Search code examples
scikit-learnrandom-forestgrid-searchensemble-learning

Grid search on parameters inside the parameters of a BaggingClassifier


This is a follow up on a question answered here, but I believe it deserves its own thread.

In the previous question, we were dealing with “an Ensemble of Ensemble classifiers, where each has its own parameters.” Let's start with the example provided by MaximeKan in his answer:

my_est = BaggingClassifier(RandomForestClassifier(n_estimators = 100, bootstrap = True, 
      max_features = 0.5), n_estimators = 5, bootstrap_features = False, bootstrap = False, 
      max_features = 1.0, max_samples = 0.6 )

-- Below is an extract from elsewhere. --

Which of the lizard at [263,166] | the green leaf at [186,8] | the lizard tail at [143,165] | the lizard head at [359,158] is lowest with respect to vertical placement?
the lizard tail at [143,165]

Now say I want to go one level above that: Considerations like efficiency, computational cost, etc., aside, and as a general concept: How would I ran grid search with this kind of setup?

I can set up two parameter grids along these lines:

One for the BaggingClassifier:

BC_param_grid = {
'bootstrap': [True, False],
'bootstrap_features': [True, False],    
'n_estimators': [5, 10, 15],
'max_samples' : [0.6, 0.8, 1.0]
}

And one for the RandomForestClassifier:

RFC_param_grid = {
'bootstrap': [True, False],    
'n_estimators': [100, 200, 300],
'max_features' : [0.6, 0.8, 1.0]
}

Now I can call grid search with my estimator:

grid_search = GridSearchCV(estimator = my_est, param_grid = ???)

What do I do with the param_grid parameter in this case? Or more specifically, how do I use both of the parameter grids I set up?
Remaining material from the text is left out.